* _TEXTAUSZUG_:

::::::

Prof. Dr. Sandra Ciesek: Ich vertraue erstmal allen Menschen, die mir begegnen und die in meinem Umfeld sind, und hoffe immer, nicht enttäuscht zu werden. Grundsätzlich vertraue ich erstmal, dass jemand, dem ich begegne oder den ich treffe, gute Absichten hat und einen nicht hintergeht.
Was ist Ihnen für Kinder und Jugendliche besonders wichtig?
Prof. Dr. Sandra Ciesek: Kinder und Jugendliche aufzuklären, damit sie Fehlinformationen erkennen können, sie dadurch also ein Werkzeug erhalten. Gerade bei Kindern und Jugendlichen muss man ansetzen, damit diese Spaltung, oder wie auch immer man sie nennen will, nicht weiter fortschreitet. Mir ist es wichtig, durch Aufklärung und vor allem durch Bildung das Vertrauen in die Wissenschaft weiter zu vergrößern.
Wie sehen Sie die Menschen heute im Vergleich zu vor der Pandemie?
Prof. Dr. Sandra Ciesek: Früher war ich in meiner Blase, meinem Umfeld und habe mich nicht so stark mit anderen gesellschaftlichen Bereichen beschäftigt. Doch durch die Wissenschaftskommunikation in der Öffentlichkeit erhalte ich auch negatives Feedback, Beschimpfungen und Ähnliches, zum Beispiel über die sozialen Medien. Man erkennt, dass es Menschen gibt, die andere Wertvorstellungen haben, die ich so vorher nicht kannte. Meine Sichtweise auf die Menschen hat sich nicht generell verändert, aber erweitert.
Sind wir kränker oder gesünder geworden?

::::::

* _EXTRAHIERTE DATENSÄTZE_:

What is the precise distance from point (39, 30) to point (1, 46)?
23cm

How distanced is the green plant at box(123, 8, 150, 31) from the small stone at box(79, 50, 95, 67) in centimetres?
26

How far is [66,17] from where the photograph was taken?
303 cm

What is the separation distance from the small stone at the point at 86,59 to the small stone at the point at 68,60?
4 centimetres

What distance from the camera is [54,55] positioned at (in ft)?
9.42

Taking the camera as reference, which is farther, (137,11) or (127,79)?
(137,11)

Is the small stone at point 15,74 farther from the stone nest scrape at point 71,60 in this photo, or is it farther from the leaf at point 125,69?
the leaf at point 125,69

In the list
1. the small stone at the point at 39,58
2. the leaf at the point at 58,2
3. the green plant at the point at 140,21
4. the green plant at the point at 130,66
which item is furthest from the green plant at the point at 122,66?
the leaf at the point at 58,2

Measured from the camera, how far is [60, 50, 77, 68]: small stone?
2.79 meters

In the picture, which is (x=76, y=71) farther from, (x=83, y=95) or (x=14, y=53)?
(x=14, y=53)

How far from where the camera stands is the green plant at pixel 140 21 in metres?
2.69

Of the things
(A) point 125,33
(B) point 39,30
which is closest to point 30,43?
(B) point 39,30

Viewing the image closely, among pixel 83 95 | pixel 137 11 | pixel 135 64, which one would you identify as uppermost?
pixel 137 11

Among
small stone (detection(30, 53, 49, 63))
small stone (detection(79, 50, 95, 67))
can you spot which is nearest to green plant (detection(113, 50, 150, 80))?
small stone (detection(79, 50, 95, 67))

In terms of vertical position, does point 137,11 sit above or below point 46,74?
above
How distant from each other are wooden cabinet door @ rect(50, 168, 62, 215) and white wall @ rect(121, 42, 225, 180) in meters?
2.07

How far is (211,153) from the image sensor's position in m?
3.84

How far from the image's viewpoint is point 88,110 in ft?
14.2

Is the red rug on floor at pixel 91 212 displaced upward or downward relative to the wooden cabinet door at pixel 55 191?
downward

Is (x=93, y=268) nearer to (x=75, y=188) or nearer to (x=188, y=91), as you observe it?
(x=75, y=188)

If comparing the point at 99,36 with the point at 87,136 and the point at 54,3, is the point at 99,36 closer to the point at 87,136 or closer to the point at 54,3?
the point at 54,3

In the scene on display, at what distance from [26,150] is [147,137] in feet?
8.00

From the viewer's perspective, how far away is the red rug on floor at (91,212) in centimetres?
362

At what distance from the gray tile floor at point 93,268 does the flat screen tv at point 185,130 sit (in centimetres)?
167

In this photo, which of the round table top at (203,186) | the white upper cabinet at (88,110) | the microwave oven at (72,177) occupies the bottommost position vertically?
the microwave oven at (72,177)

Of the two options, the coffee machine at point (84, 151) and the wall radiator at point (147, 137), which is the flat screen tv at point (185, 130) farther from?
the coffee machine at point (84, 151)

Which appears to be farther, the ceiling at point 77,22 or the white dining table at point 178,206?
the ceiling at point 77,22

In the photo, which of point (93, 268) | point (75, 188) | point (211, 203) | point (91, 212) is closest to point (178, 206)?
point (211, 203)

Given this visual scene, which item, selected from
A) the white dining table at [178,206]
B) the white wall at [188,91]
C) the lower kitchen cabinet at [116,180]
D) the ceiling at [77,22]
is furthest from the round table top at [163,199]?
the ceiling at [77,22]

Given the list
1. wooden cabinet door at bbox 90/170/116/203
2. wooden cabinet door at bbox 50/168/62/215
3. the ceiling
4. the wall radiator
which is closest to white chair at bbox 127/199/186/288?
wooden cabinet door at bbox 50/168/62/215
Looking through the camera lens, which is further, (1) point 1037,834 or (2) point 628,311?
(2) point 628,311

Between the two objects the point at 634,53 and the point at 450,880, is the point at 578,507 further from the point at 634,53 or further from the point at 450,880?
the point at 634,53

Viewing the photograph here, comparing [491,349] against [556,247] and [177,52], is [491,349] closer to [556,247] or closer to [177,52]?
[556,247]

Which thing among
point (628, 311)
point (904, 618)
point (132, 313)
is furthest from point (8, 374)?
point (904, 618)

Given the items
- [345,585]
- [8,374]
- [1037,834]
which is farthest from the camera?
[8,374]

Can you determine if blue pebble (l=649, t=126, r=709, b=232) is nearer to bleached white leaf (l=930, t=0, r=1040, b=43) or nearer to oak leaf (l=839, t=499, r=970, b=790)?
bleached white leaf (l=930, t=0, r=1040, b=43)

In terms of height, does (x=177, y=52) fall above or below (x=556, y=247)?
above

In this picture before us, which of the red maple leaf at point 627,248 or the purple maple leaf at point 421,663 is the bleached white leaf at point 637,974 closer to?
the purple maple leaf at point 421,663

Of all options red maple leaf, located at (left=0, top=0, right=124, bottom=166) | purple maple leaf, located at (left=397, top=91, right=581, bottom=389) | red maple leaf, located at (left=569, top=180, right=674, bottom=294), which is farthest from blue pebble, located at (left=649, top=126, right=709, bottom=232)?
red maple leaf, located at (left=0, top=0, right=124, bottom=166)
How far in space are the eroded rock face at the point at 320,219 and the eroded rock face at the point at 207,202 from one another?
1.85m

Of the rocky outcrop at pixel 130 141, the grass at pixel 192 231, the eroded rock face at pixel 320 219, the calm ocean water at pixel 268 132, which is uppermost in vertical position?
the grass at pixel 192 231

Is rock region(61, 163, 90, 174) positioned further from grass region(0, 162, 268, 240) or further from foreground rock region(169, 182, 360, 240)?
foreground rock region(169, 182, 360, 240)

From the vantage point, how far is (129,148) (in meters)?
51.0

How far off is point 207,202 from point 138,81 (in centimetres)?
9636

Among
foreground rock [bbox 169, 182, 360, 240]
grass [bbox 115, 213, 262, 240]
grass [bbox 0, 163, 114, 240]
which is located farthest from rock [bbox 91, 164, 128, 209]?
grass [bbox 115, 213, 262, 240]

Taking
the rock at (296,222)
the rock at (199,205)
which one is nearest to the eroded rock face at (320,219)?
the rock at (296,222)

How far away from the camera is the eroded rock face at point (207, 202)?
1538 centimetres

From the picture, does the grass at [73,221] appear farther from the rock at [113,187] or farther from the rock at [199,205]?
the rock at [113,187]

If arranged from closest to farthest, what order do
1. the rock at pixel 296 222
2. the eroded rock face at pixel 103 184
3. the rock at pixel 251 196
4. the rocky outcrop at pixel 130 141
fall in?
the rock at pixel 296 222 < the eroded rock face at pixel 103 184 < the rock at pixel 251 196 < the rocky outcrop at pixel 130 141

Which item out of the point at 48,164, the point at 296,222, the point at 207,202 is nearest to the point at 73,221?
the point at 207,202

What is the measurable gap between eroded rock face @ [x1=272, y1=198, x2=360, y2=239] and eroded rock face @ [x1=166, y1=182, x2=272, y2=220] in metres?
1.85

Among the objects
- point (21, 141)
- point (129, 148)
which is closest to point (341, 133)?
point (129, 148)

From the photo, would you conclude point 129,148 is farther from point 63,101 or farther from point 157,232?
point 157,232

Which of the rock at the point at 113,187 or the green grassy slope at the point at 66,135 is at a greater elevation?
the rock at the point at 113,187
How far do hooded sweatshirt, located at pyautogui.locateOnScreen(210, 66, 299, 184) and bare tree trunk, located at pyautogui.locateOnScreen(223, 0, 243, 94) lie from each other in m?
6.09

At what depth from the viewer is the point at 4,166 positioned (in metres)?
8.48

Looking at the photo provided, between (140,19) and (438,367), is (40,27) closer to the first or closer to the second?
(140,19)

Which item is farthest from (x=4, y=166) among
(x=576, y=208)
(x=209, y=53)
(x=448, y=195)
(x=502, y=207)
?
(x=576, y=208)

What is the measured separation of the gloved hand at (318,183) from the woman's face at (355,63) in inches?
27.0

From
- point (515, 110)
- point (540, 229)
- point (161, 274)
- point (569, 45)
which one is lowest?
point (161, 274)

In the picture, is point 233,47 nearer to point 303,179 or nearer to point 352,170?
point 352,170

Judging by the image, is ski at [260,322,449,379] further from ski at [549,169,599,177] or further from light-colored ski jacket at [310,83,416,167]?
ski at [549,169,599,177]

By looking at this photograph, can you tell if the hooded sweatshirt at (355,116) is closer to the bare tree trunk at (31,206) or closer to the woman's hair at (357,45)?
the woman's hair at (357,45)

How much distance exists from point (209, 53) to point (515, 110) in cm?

::::::

* _AUFGABEN_:
• A. Beantworte bitte anhand des Interviews mit Sandra Ciesek kurz diese Fragen:
(i) Was setzt sie bei Menschen, denen sie begegnet, zunächst grundsätzlich voraus?
(ii) Was möchte sie durch Aufklärung und Bildung weiter vergrößern?
(iii) Über welchen Weg erhält sie beispielsweise negatives Feedback und Beschimpfungen?
• B. Führe das Interview mit Sandra Ciesek ab der letzten Frage weiter.

* _LÖSUNGEN_:
• A.
(i) Dass sie gute Absichten haben und einen nicht hintergehen.
(ii) Das Vertrauen in die Wissenschaft.
(iii) Über die sozialen Medien.

• B.
Prof. Dr. Sandra Ciesek: Rein körperlich und geistig, würde ich vermuten: eher kränker. Um wissenschaftlich zu antworten, muss man wirklich gute Studien haben, die das untersuchen; aber erste Daten zeigen, dass bestimmte Krankheiten zunehmen oder zugenommen haben. Durch den veränderten Lebenswandel bewegt man sich weniger, es sind mehr Menschen übergewichtig. Die Diabetes-Fälle steigen zum Beispiel an, aber auch psychische Erkrankungen nehmen zu. Die Pandemie ist für die Gesamtgesundheit sowohl geistig als auch körperlich eher negativ. Eine Pandemie löst generell Ängste aus, dass man selbst erkrankt oder sogar Angehörige sterben. Das ist natürlich immer Stress und daher negativ für uns und hat erstmal nichts mit den Maßnahmen zu tun.
Was geben Sie uns für die Zukunft mit? Wie können oder sollen wir leben?
Prof. Dr. Sandra Ciesek: Das ist aus virologischer Sicht einfach. Was wir sehen, ist, dass es Pandemien regelmäßig gibt; und man hat ausgerechnet, dass es ungefähr alle 30 Jahre plus-minus fünf Jahre zu einer Pandemie kommt. Wir sehen in den letzten Jahren, dass Pandemien in immer schnellerer Abfolge erscheinen. Das wird wahrscheinlich auch so weitergehen, was vor allem an unserem Lebenswandel liegt. Wir sind also mitschuldig. Die Globalisierung und das ständige Anwachsen der Weltbevölkerung führen dazu, dass wir enger zusammenwohnen und den Lebensraum der Tiere zerstören. Dadurch haben wir engeren Kontakt zu Wildtieren, die auch Viruserkrankungen haben, die dann irgendwann auf den Menschen überspringen. Durch die Zerstörung der Lebensräume, die Massentierhaltung und die Globalisierung geht das natürlich noch viel schneller einmal um den Erdball. Auch der Klimawandel hängt eng damit zusammen, wenn man von einem One-Health-Gedanken ausgeht. Wir müssen dies verstehen und unser Verhalten danach anpassen, wenn wir weitere Pandemien nicht häufiger erleben wollen oder unsere Kinder. Wir müssen aufpassen, dass wir die Erde nicht zerstören, auf der wir leben. So platt das klingen mag.
Herzlichen Dank, Frau Prof. Dr. Ciesek, für dieses Gespräch.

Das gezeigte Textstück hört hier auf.